● PROBLEM TO WORK ON
Reproduce the whole listing below word for word, leaving out no line.

— start DATA EXCERPTS —

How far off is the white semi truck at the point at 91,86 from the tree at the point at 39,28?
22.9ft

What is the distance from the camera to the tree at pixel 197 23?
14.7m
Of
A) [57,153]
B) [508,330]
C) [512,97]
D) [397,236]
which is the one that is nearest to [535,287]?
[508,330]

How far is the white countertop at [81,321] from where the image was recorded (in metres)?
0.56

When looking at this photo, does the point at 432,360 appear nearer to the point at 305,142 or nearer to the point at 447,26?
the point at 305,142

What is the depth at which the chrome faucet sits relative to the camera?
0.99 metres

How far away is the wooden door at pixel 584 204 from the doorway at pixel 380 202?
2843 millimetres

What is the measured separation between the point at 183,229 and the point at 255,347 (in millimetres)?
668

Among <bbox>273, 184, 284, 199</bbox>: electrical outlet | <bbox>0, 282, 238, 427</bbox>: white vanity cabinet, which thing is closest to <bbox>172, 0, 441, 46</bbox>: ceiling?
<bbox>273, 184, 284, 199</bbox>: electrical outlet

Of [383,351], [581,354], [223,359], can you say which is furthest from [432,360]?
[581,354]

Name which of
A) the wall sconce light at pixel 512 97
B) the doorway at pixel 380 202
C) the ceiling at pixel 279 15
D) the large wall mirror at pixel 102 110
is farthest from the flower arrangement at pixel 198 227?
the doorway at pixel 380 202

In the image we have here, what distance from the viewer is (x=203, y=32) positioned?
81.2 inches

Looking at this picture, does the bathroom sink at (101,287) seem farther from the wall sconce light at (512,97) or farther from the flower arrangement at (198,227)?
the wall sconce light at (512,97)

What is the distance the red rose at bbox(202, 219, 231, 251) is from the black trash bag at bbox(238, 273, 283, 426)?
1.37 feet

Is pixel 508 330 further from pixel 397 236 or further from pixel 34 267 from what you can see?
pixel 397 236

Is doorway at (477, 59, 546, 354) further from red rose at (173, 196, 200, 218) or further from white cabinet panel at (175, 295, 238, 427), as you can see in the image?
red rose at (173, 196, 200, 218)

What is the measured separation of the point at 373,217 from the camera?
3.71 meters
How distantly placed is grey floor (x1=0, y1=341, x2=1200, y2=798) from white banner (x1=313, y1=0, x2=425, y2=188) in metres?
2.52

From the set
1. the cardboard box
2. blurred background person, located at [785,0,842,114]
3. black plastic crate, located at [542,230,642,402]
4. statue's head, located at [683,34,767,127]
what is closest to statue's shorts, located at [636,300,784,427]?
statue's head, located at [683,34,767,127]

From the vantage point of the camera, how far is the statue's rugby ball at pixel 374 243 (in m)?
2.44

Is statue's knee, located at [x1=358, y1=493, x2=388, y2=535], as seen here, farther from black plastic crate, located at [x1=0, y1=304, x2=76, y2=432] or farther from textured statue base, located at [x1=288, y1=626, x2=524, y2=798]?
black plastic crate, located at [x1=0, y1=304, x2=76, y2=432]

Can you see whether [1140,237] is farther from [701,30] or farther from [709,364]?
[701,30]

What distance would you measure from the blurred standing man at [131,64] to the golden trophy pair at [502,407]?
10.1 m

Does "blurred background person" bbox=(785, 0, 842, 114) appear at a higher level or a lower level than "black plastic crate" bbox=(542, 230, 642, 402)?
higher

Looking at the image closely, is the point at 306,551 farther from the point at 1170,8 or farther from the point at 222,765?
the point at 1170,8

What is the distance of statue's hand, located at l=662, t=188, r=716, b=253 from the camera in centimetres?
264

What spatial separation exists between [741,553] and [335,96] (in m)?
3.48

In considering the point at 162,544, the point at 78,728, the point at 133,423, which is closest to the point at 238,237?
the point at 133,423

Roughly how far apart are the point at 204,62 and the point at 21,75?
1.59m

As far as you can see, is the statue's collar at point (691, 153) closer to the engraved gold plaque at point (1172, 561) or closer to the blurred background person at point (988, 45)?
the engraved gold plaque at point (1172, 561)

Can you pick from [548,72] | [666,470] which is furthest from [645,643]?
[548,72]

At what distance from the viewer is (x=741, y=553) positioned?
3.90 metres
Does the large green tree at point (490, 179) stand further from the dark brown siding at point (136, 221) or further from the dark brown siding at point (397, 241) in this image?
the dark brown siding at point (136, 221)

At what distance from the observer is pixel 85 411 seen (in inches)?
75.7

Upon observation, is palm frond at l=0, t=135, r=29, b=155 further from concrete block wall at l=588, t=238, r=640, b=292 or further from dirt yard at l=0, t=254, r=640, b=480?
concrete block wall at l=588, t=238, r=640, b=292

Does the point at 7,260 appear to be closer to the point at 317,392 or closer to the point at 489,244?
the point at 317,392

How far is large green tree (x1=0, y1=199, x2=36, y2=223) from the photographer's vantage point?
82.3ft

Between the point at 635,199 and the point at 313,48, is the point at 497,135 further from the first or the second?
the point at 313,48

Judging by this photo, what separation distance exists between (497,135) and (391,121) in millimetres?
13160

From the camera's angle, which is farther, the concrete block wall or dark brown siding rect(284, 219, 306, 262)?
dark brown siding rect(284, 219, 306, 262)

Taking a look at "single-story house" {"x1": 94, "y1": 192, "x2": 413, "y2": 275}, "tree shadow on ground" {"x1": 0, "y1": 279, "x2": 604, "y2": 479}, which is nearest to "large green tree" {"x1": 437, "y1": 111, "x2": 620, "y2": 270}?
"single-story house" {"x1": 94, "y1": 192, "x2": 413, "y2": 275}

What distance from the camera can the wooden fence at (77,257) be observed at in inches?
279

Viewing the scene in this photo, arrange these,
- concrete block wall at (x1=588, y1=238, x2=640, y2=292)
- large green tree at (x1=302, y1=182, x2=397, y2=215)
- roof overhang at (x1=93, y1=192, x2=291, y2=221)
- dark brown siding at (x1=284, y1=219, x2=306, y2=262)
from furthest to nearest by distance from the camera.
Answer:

— end DATA EXCERPTS —

● SOLVED EXERCISE
How far off is the white semi truck at the point at 91,86 from the tree at the point at 39,28?
22.9ft

What is the distance from the camera to the tree at pixel 197 23?
14.7m
Of
A) [57,153]
B) [508,330]
C) [512,97]
D) [397,236]
which is the one that is nearest to [535,287]?
[508,330]

How far is the white countertop at [81,321] from where the image was recorded (in metres)?
0.56

When looking at this photo, does the point at 432,360 appear nearer to the point at 305,142 or nearer to the point at 447,26?
the point at 305,142

What is the depth at which the chrome faucet sits relative to the camera?
0.99 metres

How far away is the wooden door at pixel 584 204 from the doorway at pixel 380 202?
2843 millimetres

What is the measured separation between the point at 183,229 and the point at 255,347 (in millimetres)?
668

Among <bbox>273, 184, 284, 199</bbox>: electrical outlet | <bbox>0, 282, 238, 427</bbox>: white vanity cabinet, which thing is closest to <bbox>172, 0, 441, 46</bbox>: ceiling?
<bbox>273, 184, 284, 199</bbox>: electrical outlet

Of [383,351], [581,354], [223,359], can you say which is furthest from [432,360]?
[581,354]

Name which of
A) the wall sconce light at pixel 512 97
B) the doorway at pixel 380 202
C) the ceiling at pixel 279 15
D) the large wall mirror at pixel 102 110
is farthest from the flower arrangement at pixel 198 227?
the doorway at pixel 380 202

In the image we have here, what distance from the viewer is (x=203, y=32) positioned?
81.2 inches

Looking at this picture, does the bathroom sink at (101,287) seem farther from the wall sconce light at (512,97) or farther from the flower arrangement at (198,227)?
the wall sconce light at (512,97)

What is the distance the red rose at bbox(202, 219, 231, 251) is from the black trash bag at bbox(238, 273, 283, 426)?
1.37 feet

Is pixel 508 330 further from pixel 397 236 or further from pixel 34 267 from what you can see?
pixel 397 236

Is doorway at (477, 59, 546, 354) further from red rose at (173, 196, 200, 218) or further from white cabinet panel at (175, 295, 238, 427), as you can see in the image?
red rose at (173, 196, 200, 218)

What is the measured separation of the point at 373,217 from the camera?
3.71 meters
How distantly placed is grey floor (x1=0, y1=341, x2=1200, y2=798) from white banner (x1=313, y1=0, x2=425, y2=188) in metres?
2.52

From the set
1. the cardboard box
2. blurred background person, located at [785,0,842,114]
3. black plastic crate, located at [542,230,642,402]
4. statue's head, located at [683,34,767,127]
what is closest to statue's shorts, located at [636,300,784,427]?
statue's head, located at [683,34,767,127]

From the vantage point of the camera, how far is the statue's rugby ball at pixel 374 243 (in m)?
2.44

Is statue's knee, located at [x1=358, y1=493, x2=388, y2=535], as seen here, farther from black plastic crate, located at [x1=0, y1=304, x2=76, y2=432] or farther from textured statue base, located at [x1=288, y1=626, x2=524, y2=798]?
black plastic crate, located at [x1=0, y1=304, x2=76, y2=432]

Can you see whether [1140,237] is farther from [701,30] or farther from [709,364]?
[701,30]

What distance would you measure from the blurred standing man at [131,64] to the golden trophy pair at [502,407]?
10.1 m

Does "blurred background person" bbox=(785, 0, 842, 114) appear at a higher level or a lower level than "black plastic crate" bbox=(542, 230, 642, 402)?
higher

Looking at the image closely, is the point at 306,551 farther from the point at 1170,8 or farther from the point at 222,765?
the point at 1170,8

What is the distance of statue's hand, located at l=662, t=188, r=716, b=253 from the camera in centimetres?
264

What spatial separation exists between [741,553] and [335,96] (in m)?
3.48

In considering the point at 162,544, the point at 78,728, the point at 133,423, which is closest to the point at 238,237?
the point at 133,423

Roughly how far apart are the point at 204,62 and the point at 21,75?
1.59m

As far as you can see, is the statue's collar at point (691, 153) closer to the engraved gold plaque at point (1172, 561) or closer to the blurred background person at point (988, 45)?
the engraved gold plaque at point (1172, 561)

Can you pick from [548,72] | [666,470] which is furthest from [645,643]?
[548,72]

At what distance from the viewer is (x=741, y=553) positioned?
3.90 metres
Does the large green tree at point (490, 179) stand further from the dark brown siding at point (136, 221) or further from the dark brown siding at point (397, 241) in this image?
the dark brown siding at point (136, 221)

At what distance from the observer is pixel 85 411 seen (in inches)?
75.7

Upon observation, is palm frond at l=0, t=135, r=29, b=155 further from concrete block wall at l=588, t=238, r=640, b=292 or further from dirt yard at l=0, t=254, r=640, b=480?
concrete block wall at l=588, t=238, r=640, b=292

Does the point at 7,260 appear to be closer to the point at 317,392 or closer to the point at 489,244?
the point at 317,392

How far is large green tree (x1=0, y1=199, x2=36, y2=223) from the photographer's vantage point?
82.3ft

Between the point at 635,199 and the point at 313,48, is the point at 497,135 further from the first or the second?
the point at 313,48

Judging by this photo, what separation distance exists between (497,135) and (391,121) in millimetres?
13160

From the camera's angle, which is farther, the concrete block wall or dark brown siding rect(284, 219, 306, 262)?
dark brown siding rect(284, 219, 306, 262)

Taking a look at "single-story house" {"x1": 94, "y1": 192, "x2": 413, "y2": 275}, "tree shadow on ground" {"x1": 0, "y1": 279, "x2": 604, "y2": 479}, which is nearest to "large green tree" {"x1": 437, "y1": 111, "x2": 620, "y2": 270}?
"single-story house" {"x1": 94, "y1": 192, "x2": 413, "y2": 275}

What distance from the camera can the wooden fence at (77,257) be observed at in inches?
279

Viewing the scene in this photo, arrange these,
- concrete block wall at (x1=588, y1=238, x2=640, y2=292)
- large green tree at (x1=302, y1=182, x2=397, y2=215)
- roof overhang at (x1=93, y1=192, x2=291, y2=221)
- dark brown siding at (x1=284, y1=219, x2=306, y2=262)
from furthest to nearest by distance from the camera.
Answer:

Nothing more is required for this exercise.